Statistics Colloquia, 2006

Department of Mathematics and Statistics, Dalhousie University

Statistics Colloquium Chair: Hong Gu


Unless otherwise indicated, the following location and time apply to all colloquium talks.

Location: Colloquium Room (Chase Building, Room 319)

Time: Thursday 3:30 to 4:30pm.


Date: Feb. 2, 3:30 to 4:30pm
Speaker: Christopher Field, Dalhousie University, Halifax, Canada
Title: Wandering and Outlying Birds: A Statistical Analysis


Wandering North American birds show up in England on a fairly regular basis and are avidly chased and recorded by birders. Will try to predict the abundance of these vagrants based on North American migration counts, migratory behavior and physiological characteristics of a particular species using statistical models. In the analysis
we're interested in species which are over-represented as vagrants and perhaps more importantly for the ``twitchers'', the species which haven't shown up but for whom, the predicted values are large. Will examine the role of robustness in this analysis given that the vagrants are already outliers as their behavior deviates from that of the bulk of their species. This is joint work with Ian McLaren and Krista Collins.

Date : Apr. 6, 2006. Thur. 3:30 to 4:30
Speaker: Ian D. Jonsen, Ph.D.
Department of Biology, Dalhousie University, Halifax, Nova Scotia,Canada
Title: Robust state-space modeling of Leatherback turtle movement


Biological and statistical complexity are features common to most ecological data that hinder ecologists' ability to extract meaningful patterns. Using the largest Atlantic satellite telemetry dataset for the critically endangered leatherback turtle, I show how movement behaviours can be inferred from complex, noisy data using robust hierarchical Bayes state-space methods. These methods deal with several features of the data such as estimation errors that are non-Gaussian and vary in time, observations that occur irregularly in time, and complexity in the underlying behavioural processes. I show how we are using these methods to infer behaviour and navigation ability of leatherbacks during their impressive annual migrations from northern foraging areas around Nova Scotia to tropical nesting beaches.

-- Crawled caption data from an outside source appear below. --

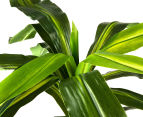 Artificial 58cm Potted Dracaena Janet Craig - Green 4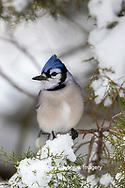 01288-05817 Blue Jay (Cyanocitta cristata) in Juniper Tree in winter Marion Co. IL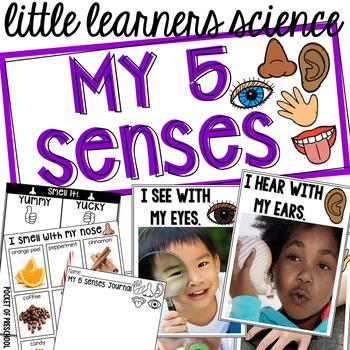 5 Senses - Science for Little Learners (preschool, pre-k, & kinder)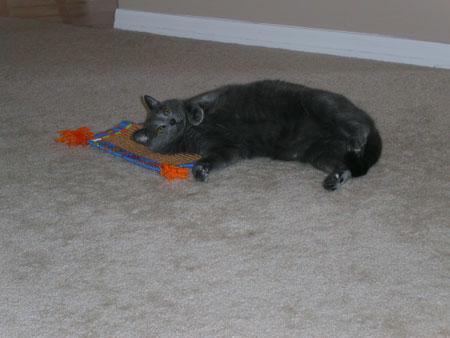 Casper (born approx 2001) Photo taken 2003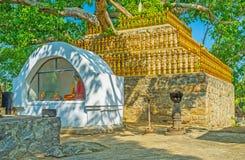 L'albero sacro in tempio di Padeniya Immagini Stock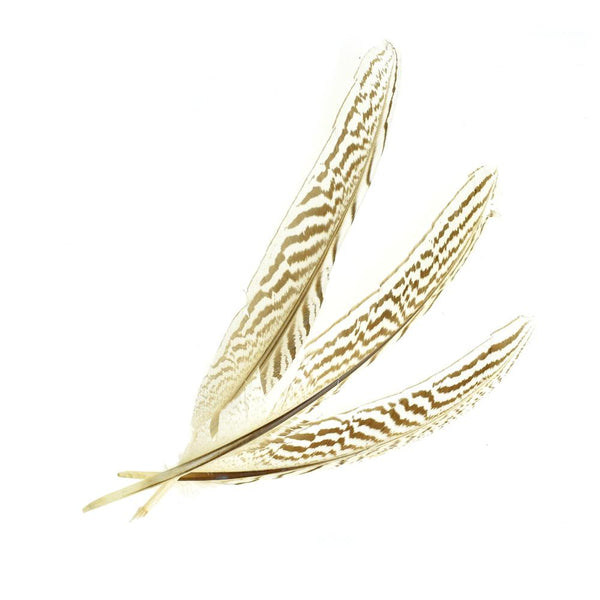 Long Loose Striped Quill Feathers, Ivory, 3-Piece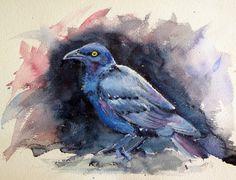 Cape Glossy Starling from Africa by kovacsannabrigitta on DeviantArt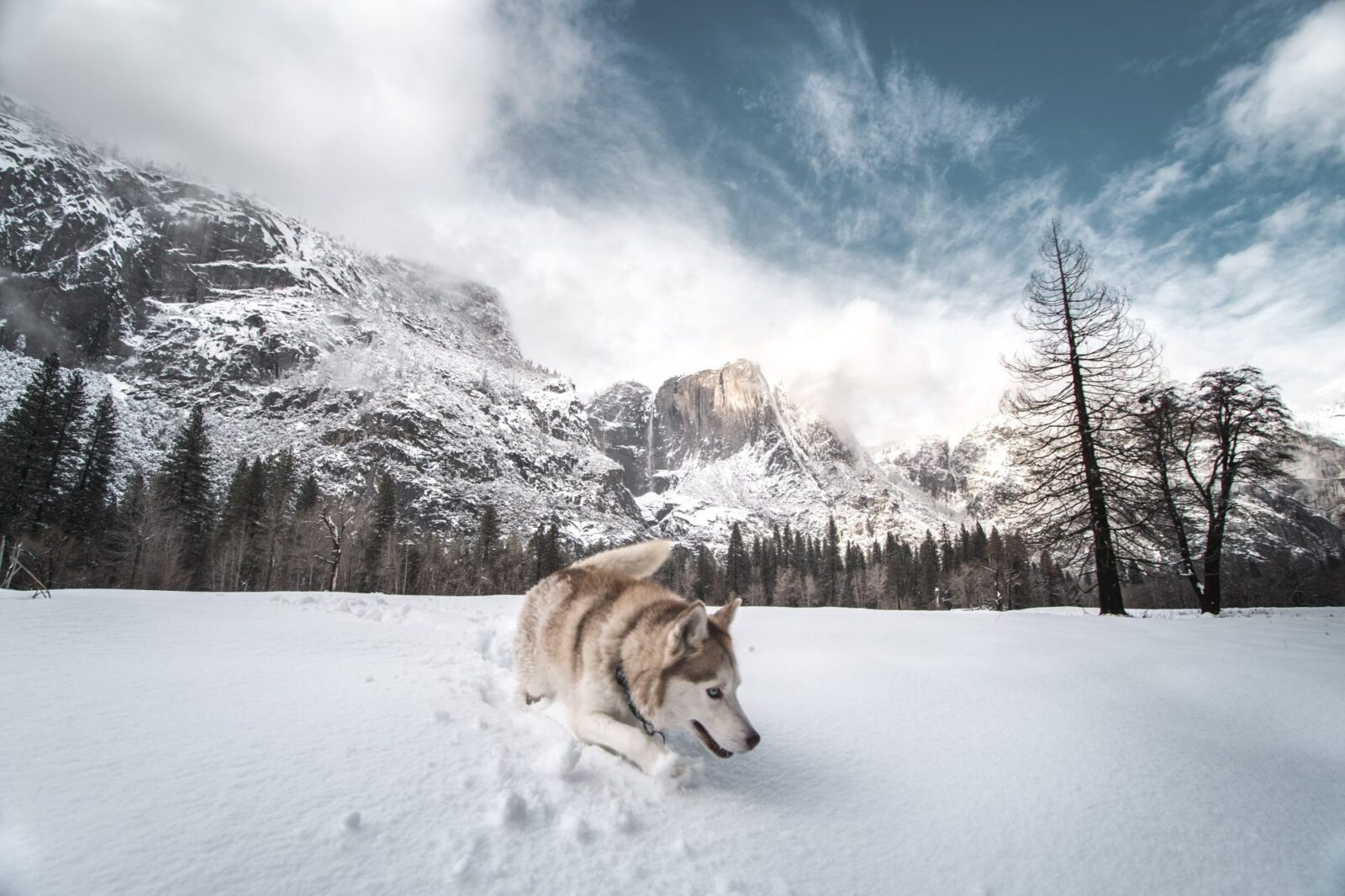 Get ready to take your pet abroad after Brexit is imposed. EU Regulations for travelling with your dog if we have a 'No Deal Brexit'. Photo Unsplash Jeremy Bishop.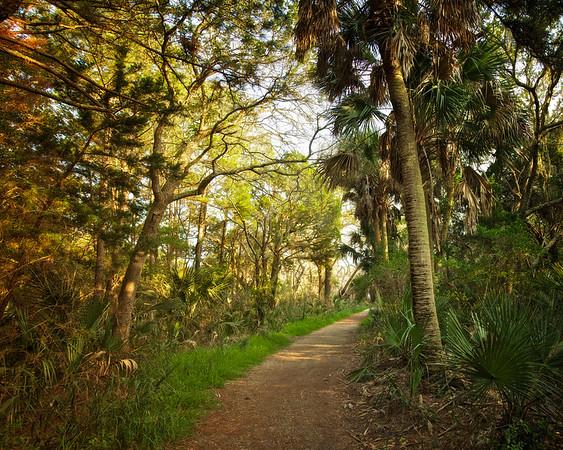 Lowcountry Photos: Trail to the Beach on Botany Bay Plantation, Edisto Island, Charleston County, South Carolina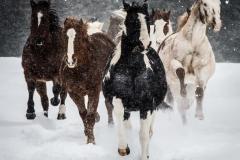 2-Horses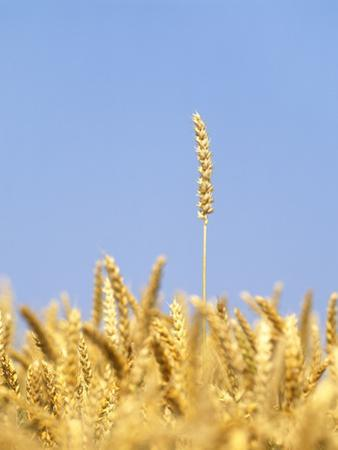 Wheat Field, Triticum Aestivum, Ears, Sky, Blue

Date : Sep. 21, 2006. Thur. 3:30 to 4:30
Speaker: Dennis Pilkey
Director, Community Counts
Nova Scotia Department of Finance
1723 Hollis Street
P.O. Box 187
Halifax, NS B3J 2N3
Bus: (902) 424-6816
Fax: (902) 424-0635

Presentation Overview:

Nova Scotia Community Counts is a statistical infrastructure that provides government, business, community decision-makers and citizens with easy and timely access to quality, comprehensive statistics presented in an intuitive and informative manner. It provides information to develop an understanding of and make assessments and comparisons about the health, safety and security, and quality of life in Nova Scotia communities and regions. Find it at:

This presentation provides a socio-economic overview of Nova Scotia communities using graphs and thematic maps from the Nova Scotia Community Counts system as well as a brief introduction to the Community Counts system. The session includes commentary on implications of community level data for planning purposes. It will also highlight areas of research and collaboration currently underway. The purpose of the session is to explore mutual opportunities for research and use of the Community Counts system.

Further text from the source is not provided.